The State Department’s post said the embassy takeover began “a long pattern of ignoring the rights of other nations and interfering in their affairs,” reflecting “the same disregard for fundamental rights and freedoms that today defines this regime’s behavior toward its own people.”
It added that the United States “remains determined to promote diplomacy, accountability, and the aspirations of the Iranian people for a brighter future.”
The statement comes as Iran marked the anniversary with state-organized rallies across the country earlier in the day.
Iranian Supreme Leader Ali Khamenei doubled down on his hard line backing the takeover in a speech on Monday.
"The people took to the streets, and part of these demonstrations and popular movements, with student participation, led to the seizure of the US embassy,” he said. "The US embassy was the center of conspiracies and plotting to destroy the Islamic Revolution.”
Crowds gathered across the country waving national flags and portraits of Iran’s leaders to observe what officials call the National Day of Fighting Global Arrogance.

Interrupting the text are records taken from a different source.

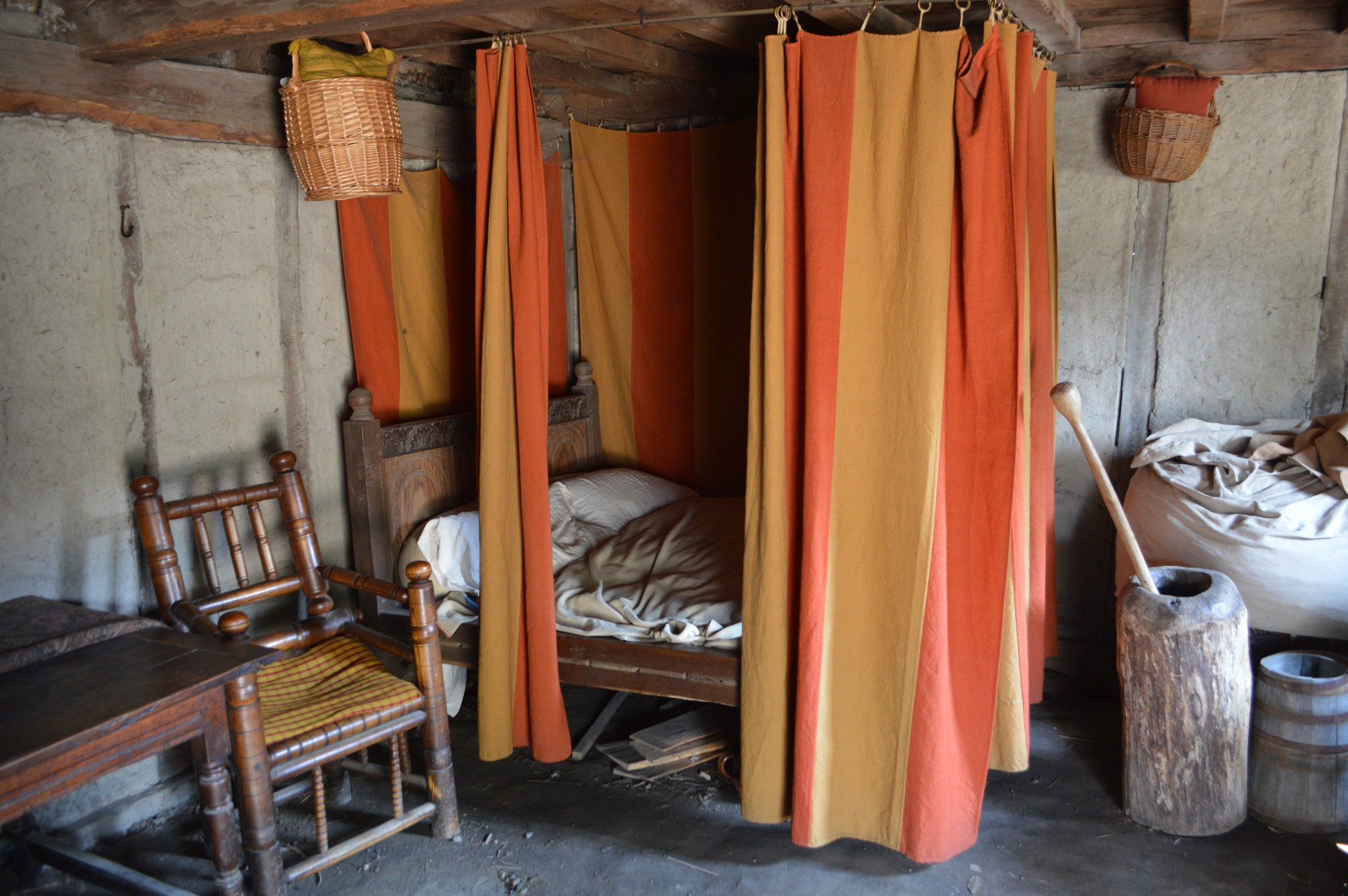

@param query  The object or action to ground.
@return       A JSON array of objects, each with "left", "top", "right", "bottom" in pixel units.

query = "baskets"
[
  {"left": 278, "top": 31, "right": 404, "bottom": 203},
  {"left": 1112, "top": 61, "right": 1221, "bottom": 183}
]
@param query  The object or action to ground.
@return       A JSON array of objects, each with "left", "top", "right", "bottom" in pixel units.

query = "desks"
[{"left": 2, "top": 594, "right": 292, "bottom": 896}]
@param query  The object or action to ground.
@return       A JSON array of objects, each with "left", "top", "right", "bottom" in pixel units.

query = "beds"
[{"left": 339, "top": 348, "right": 741, "bottom": 783}]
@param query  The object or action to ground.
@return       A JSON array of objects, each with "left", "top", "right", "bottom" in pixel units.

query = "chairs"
[{"left": 133, "top": 450, "right": 464, "bottom": 894}]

In Tehran, effigies of US President Donald Trump and Israeli Prime Minister Benjamin Netanyahu being hanged were displayed during the state sponsored rally.

Iranian activist and Nobel laureate Narges Mohammadi said on Tuesday that there was no prospect for reforming the country's Islamic theocracy and its downfall was assured.
“Reform has been dead for years. The time for reforms has long passed. The real main struggle is between the realistic survivalists and those seeking the end of religious despotic regime,” Mohammadi posted on X on Tuesday.
“As a human rights defender and peace advocate and fundamentally based on the criteria of peace and human rights, I believe in a transition and am working to end the Islamic Republic as a religious despotic regime,” she added. “Victory is not easy, but it is certain.”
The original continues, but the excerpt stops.